Ce Jeudi 21 décembre après-midi, une fusillade a causé la mort de 15 personnes dans une faculté de Prague (République Tchèque). L’agresseur présumé est un étudiant, signalé comme « inconnu des forces de police ». L’attaque a été confirmé comme sans lien avec le terrorisme international
(mise à jour de l’article à 21h40)
À la faculté de philosophie de l’Université Charles, au cœur de Prague, un individu armé a ouvert le feu plus tôt dans la journée .L’attaque a engendré au moins 15 décès et une trentaine de blessés, incluant 9 cas graves. Toutes les victimes ont été pris en charge par les secours.
D’après les autorités policières, les récits des témoins ainsi que les images circulant sur les réseaux sociaux indiquent que le tireur a pénétré plusieurs salles de cours et a même atteint le toit de l’établissement. De nombreux étudiants, professeurs et employés ont réussi à se barricader, tandis que d’autres se sont dissimulés sous les fenêtres. Une opération d’évacuation et de sécurisation du bâtiment a duré plusieurs heures du fait que l’assaillant était pyrotechnicien et qu’il aurait pu dissimuler une bombe quelque part dans l’enceinte de l’université, . Les cours prévus pour demain, vendredi ont été annulés.

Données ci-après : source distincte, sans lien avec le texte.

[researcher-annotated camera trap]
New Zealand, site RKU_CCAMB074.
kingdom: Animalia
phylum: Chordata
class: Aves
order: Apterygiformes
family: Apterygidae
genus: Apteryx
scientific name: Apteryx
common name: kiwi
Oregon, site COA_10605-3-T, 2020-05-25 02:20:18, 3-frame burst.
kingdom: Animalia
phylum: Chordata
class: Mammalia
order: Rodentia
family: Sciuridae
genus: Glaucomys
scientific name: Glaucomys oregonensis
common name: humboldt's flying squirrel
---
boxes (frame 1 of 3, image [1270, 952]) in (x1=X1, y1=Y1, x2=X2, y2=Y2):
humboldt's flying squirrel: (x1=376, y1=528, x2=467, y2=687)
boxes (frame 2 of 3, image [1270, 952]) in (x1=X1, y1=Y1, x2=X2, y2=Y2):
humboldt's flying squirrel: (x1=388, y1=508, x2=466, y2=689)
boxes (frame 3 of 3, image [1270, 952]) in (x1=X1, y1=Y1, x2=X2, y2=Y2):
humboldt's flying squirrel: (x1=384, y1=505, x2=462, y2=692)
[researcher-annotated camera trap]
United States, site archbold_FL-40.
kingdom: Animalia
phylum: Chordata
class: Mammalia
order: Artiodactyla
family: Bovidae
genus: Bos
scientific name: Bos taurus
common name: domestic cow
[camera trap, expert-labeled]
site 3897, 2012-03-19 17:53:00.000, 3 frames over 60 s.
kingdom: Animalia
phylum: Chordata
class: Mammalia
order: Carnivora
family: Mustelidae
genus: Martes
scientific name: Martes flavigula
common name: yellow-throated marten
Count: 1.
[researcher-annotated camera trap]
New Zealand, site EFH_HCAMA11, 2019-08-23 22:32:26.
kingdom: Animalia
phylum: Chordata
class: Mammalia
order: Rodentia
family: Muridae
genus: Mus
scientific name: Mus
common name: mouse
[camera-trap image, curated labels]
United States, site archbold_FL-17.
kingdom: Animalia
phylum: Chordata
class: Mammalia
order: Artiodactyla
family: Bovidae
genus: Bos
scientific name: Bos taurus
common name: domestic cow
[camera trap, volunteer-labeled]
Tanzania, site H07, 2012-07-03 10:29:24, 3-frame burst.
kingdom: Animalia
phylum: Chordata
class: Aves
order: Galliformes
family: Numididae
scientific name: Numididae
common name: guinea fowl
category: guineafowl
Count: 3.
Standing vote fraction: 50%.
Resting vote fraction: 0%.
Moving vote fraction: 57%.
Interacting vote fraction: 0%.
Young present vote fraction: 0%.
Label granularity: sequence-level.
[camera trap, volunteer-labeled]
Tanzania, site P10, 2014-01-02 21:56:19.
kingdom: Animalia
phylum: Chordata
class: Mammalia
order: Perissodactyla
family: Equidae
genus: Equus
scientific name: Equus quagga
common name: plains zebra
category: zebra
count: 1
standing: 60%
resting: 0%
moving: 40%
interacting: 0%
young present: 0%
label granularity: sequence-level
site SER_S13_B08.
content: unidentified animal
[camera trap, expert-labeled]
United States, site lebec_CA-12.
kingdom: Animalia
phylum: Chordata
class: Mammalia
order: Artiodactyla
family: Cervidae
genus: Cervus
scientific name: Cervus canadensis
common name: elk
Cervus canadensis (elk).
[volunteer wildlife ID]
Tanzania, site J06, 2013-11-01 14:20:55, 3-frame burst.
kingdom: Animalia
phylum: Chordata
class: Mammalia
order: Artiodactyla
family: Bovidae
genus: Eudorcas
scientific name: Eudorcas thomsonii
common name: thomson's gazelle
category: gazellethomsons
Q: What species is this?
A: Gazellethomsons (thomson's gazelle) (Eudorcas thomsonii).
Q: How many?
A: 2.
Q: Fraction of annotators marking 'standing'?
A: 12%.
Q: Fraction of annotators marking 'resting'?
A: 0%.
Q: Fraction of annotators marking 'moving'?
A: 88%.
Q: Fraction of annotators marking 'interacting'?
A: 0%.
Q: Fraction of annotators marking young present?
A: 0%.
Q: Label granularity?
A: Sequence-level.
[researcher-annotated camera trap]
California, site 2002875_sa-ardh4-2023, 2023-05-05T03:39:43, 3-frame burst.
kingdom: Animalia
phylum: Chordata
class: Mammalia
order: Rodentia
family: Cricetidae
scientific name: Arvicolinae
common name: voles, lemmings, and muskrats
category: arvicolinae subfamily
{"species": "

Les forces de l’ordre ont déclaré que le tireur a été « neutralisé » vers 16 heures, sans pour autant savoir s’il s’est suicidé ou a été touché par un des policiers, son corps ayant été retrouvé sur le toit de l’université. D’après le président de la police tchèque, Martin Vondrášek, le principal suspect était un étudiant de 24 ans, inscrit à la faculté et détenteur légal de plusieurs armes, mais inconnu des services de police.
Il semblerait que l’agresseur ait été influencé par diverses fusillades récentes, incluant celle survenue à Briansk en Russie le 7 décembre, au cours de laquelle une adolescente de 14 ans a tué deux étudiants. Une chose est sûre, celui-ci avait prémédité son acte depuis un certain temps déjà, à fait savoir la police.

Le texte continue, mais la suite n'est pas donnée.